Wahre Geschichten wird man nicht finden
Von Peter Pisa
Das Spiel, bei dem der Leser gewinnt, beginnt schon im Titel. Denn in "Nach einer wahren Geschichte" ist nichts weniger als eine wahre Geschichte, und die Schriftstellerin namens Delphine de Vigan, die von einer anderen Frau "übernommen" wird, ist eine Romanfigur und nicht die 48-jährige Pariserin de Vigan, die 2015 mit "Das Lächeln meiner Mutter" Erfolg in Frankreich hatte.
Das ist ein Thriller, zwei Mal wird einem Kapitel ein Satz von Stephen King vorangestellt. Ein Mensch, den man für eine Freundin gehalten hat, kapert nach und nach dein Territorium, deine Identität und teilt allen mit, du möchtest von ihnen nicht mehr gestört werden ...

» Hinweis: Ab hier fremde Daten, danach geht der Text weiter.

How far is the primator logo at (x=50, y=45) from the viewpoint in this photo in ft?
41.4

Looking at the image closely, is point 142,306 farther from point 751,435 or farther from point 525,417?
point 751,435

Verwirrend. Und ein nachdenkliches Buch: Warum lesen wir? Warum wollen so viele nur Authentisches lesen? Vielleicht haben wir die G’schichterldrucker aus Politik und Gesellschaft so satt. Ein 15-Jähriger sagt im Buch: Das Reale habe die Eier, weiterzugehen ... Dabei wird doch jede Wahrheit, sobald man sie aufschreibt, zum Roman.
Delphine de Vigan:
„Nach einer wahren Geschichte“
Übersetzt von Doris Heinemann.
DuMont Verlag. 350 Seiten. 23,70 Euro.